Tue Sep 15 16:46:30 UTC 2015

On Tue, Sep 15, 2015 at 06:32:55PM +0200, Ralph Böhme wrote:
> 
> Afaict helgrind complains because destroying the mutex can't be
> done under protection of the lock and as such is subject to race
> conditions when other threads try to acquire the very same mutex.

Yeah, well that's part of the standard :-). Can't destroy a locked
mutex.

> Applying the helgrind patch from this thread also lets helgrind pass
> without errors:
> 
> <http://valgrind.10908.n7.nabble.com/Helgrind-3-9-0-false-positive-with-pthread-mutex-destroy-td47757.html>
> 
> Afaict the patch changes helgrind behaviour to not report *possible*
> races as actual errors. As the test passes helgrind with this patch,
> we know our code is safe in practice as long as the user only doesn't
> prematurely free the proxy object.

Oh cool ! I was looking for something like that yesterday,
but couldn't find the bug report. Thanks a *lot* for confirming
it's a helgrind issue.

> I'm not fully convinced. :)
> 
> There's a race condition in tevent_thread_proxy_destructor() and
> helgrind pointed at it: we can't guarantee that a thread calling
> tevent_thread_proxy_schedule() with a reply request passing a proxy
> object doesn't free that proxy object prematurely for whatever reason.
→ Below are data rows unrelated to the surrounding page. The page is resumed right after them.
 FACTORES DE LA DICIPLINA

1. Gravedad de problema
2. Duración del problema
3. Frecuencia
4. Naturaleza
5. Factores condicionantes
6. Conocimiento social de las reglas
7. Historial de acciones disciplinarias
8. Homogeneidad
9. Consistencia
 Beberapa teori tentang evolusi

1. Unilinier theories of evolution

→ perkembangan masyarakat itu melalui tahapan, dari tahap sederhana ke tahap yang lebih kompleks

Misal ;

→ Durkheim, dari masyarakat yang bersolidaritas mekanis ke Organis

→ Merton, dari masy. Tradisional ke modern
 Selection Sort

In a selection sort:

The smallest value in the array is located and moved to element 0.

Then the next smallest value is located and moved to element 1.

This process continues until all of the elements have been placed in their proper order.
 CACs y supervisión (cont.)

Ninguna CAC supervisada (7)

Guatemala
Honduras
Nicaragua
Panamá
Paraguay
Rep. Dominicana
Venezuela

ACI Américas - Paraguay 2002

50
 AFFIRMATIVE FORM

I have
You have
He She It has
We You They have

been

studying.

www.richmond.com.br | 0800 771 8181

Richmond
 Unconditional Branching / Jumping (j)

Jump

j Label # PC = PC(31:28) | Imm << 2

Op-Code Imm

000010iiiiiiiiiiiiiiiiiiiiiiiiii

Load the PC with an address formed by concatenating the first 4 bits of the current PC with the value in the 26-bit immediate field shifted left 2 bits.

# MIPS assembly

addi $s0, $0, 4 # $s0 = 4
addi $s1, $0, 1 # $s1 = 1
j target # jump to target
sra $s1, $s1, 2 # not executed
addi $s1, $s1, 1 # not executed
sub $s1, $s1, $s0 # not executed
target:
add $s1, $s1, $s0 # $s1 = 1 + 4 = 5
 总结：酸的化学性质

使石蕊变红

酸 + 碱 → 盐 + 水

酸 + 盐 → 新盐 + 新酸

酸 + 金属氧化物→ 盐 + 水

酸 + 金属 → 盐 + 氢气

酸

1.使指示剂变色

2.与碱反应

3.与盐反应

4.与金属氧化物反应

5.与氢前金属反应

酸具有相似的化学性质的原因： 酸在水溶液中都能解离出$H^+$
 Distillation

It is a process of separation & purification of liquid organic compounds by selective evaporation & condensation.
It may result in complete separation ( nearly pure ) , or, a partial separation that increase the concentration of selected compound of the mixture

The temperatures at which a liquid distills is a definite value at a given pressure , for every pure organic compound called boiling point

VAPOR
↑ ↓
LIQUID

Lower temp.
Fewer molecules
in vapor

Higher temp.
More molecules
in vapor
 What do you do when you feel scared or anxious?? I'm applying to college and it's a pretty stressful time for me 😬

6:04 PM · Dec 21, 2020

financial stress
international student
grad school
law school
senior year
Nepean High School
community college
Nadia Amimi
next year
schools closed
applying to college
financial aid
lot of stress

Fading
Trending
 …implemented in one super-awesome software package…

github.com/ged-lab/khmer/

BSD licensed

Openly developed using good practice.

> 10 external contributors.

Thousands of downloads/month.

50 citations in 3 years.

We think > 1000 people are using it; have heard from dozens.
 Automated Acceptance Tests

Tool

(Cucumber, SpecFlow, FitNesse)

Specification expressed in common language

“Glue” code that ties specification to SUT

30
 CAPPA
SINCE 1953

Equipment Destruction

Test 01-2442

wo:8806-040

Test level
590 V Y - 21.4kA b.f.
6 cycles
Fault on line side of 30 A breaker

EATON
Indeed. But that has to be done by programmer convention I
think. The whole point of this is that the synchronization
mechanism between the lock/unlock and destroy is done via
the messaging in immediate events passed between the threads,
thus outside the knowledge of any pthread analyzer.

Freeing the proxy object whilst in use is A BAD THING (tm) :-),
but there are many such conventions within talloc/tevent and
we just have to document them (as you point out below).

> The called thread would call tevent_thread_proxy_schedule() to send
> the reply, locking an already destroyed mutex which is undefined
> behaviour. Can we add some documentation that freeing proxy objects
> with in flight operations should be avoided or similar?

Yes, that's a good idea. I'll update the docs to add this and
post a new patchset so we have something complete to discuss
next week at SDC.

> Fwiw, my patch moving the signaling out the lock protected code in
> tevent_thread_proxy_schedule() indeed added a similar race that would
> be triggered by prematurely freeing the proxy object. At least this
> one can be fixed by keeping the signalling in the lock protected code.

Yep. I think we've gotten to something that works.